As Greece’s economy recovers and the impact of reforms kicks in, the focus of government policy will shift toward relieving the burden on middle incomes, Greece’s Finance Minister Euclid Tsakalotos said in an interview published by “Avghi” newspaper on Sunday. He also spoke about the government’s negotiating tactics and the benefits resulting from its decision to reject the agreement offered on May 22 and push for a better deal at the next Eurogroup on June 15.
Among these benefits he listed the fact that primary surplus targets were now “locked in” at 2 pct of GDP, whereas previously they had been “at least 2 pct,” while there had also been a change to the wording concerning debt relief, with Greece’s EU partners now committed to provide debt relief “to the extent it is required” rather than “if necessary”.

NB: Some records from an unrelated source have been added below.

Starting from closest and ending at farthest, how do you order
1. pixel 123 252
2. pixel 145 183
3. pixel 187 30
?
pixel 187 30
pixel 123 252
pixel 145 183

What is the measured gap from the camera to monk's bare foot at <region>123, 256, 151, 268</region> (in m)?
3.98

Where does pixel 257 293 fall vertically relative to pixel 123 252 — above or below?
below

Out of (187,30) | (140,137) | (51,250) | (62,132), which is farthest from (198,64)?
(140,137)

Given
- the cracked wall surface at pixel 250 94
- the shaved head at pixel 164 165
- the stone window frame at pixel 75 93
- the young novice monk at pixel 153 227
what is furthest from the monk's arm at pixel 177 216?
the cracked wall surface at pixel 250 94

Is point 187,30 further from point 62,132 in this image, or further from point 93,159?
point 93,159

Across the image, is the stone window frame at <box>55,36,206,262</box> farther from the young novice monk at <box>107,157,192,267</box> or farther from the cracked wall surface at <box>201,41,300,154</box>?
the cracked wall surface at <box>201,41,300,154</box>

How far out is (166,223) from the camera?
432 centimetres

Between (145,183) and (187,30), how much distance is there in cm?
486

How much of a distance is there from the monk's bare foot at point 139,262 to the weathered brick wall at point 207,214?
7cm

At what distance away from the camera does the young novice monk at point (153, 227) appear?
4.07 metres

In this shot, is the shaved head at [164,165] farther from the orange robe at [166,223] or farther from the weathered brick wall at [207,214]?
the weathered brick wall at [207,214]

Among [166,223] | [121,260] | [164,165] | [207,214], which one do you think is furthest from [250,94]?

Based on the new wording, Tsakalotos said, the need for debt relief measures is given and future discussion will focus on the extent of their implementation, which will depend on clear and quantified criteria. This lifted the uncertainty that accompanied the previous decisions, he added, where the implementation of debt relief retained an element of political negotiation and depended on the political will of all sides, which did not always take Greece’s interests into account.
Lastly, he said, there was greater clarity regarding the measures for growth, on which the government will now give emphasis.
On relief for middle incomes, Tsakalotos said this might take the form of lower taxes, as was already apparent in the Medium-Term Fiscal Programme voted in Parliament, or actions voted as part of the package of positive measures, which would also impact significant sections of the middle classes.
Asked about the prospects of Greece joining the European Central Bank (ECB) quantitative easing programme, Tsakalotos expressed his belief that the ECB will clear this up in the near future but declined to give a date for any test return to the markets, noting that this was a technical issue. The effort to gradually relax capital controls was constant, he added.
He confirmed that the Greek side had received “significant help” from France during the recent phase of the negotiations and also that the government hoped to bring about an alliance of the “radical Left with social democracy and the Greens” in Greece.
Regarding the economy, Tsakalotos said that the “fiscal space” that Greece had been given must now be used to “implement a new growth model, which will on the one hand correct injustices and on the other hand allow those hurt by the crisis to experience the benefits of recovery.”